E-values as statistical evidence: A comparison to Bayes factors, likelihoods, and p-values

TL;DR

This paper evaluates e-values and e-processes as measures of statistical evidence, highlighting their advantages over traditional methods like p-values, likelihood ratios, and Bayes factors, especially in combining evidence and handling optional stopping.

Contribution

It introduces e-values and e-processes as promising evidence measures, comparing their properties to existing methods and demonstrating their practical and theoretical benefits.

Findings

E-values naturally combine evidence across studies.

E-processes handle optional stopping and continuation.
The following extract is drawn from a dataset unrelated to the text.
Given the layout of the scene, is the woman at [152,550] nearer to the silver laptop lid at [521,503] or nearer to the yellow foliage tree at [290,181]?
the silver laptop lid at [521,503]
E-values and e-processes possess desirable evidential properties.

Abstract

A recurring debate in the philosophy of statistics concerns what, exactly, should count as a measure of evidence for or against a given hypothesis. P-values, likelihood ratios, and Bayes factors all have their defenders. In this paper we add two additional candidates to this list: the e-value and its sequential analogue, the e-process. E-values enjoy several desirable properties as measures of evidence: they combine naturally across studies, handle composite hypotheses, provide long-run error rates, and admit a useful interpretation as the wealth accrued by a bettor in a game against the null distribution. E-processes additionally handle optional stopping and optional continuation. This work examines the extent to which e-values and e-processes satisfy the evidential desiderata of different statistical traditions, concluding that they combine attractive features of p-values, likelihood ratios, and Bayes factors, and merit serious consideration as interpretable and intuitive measures of statistical evidence.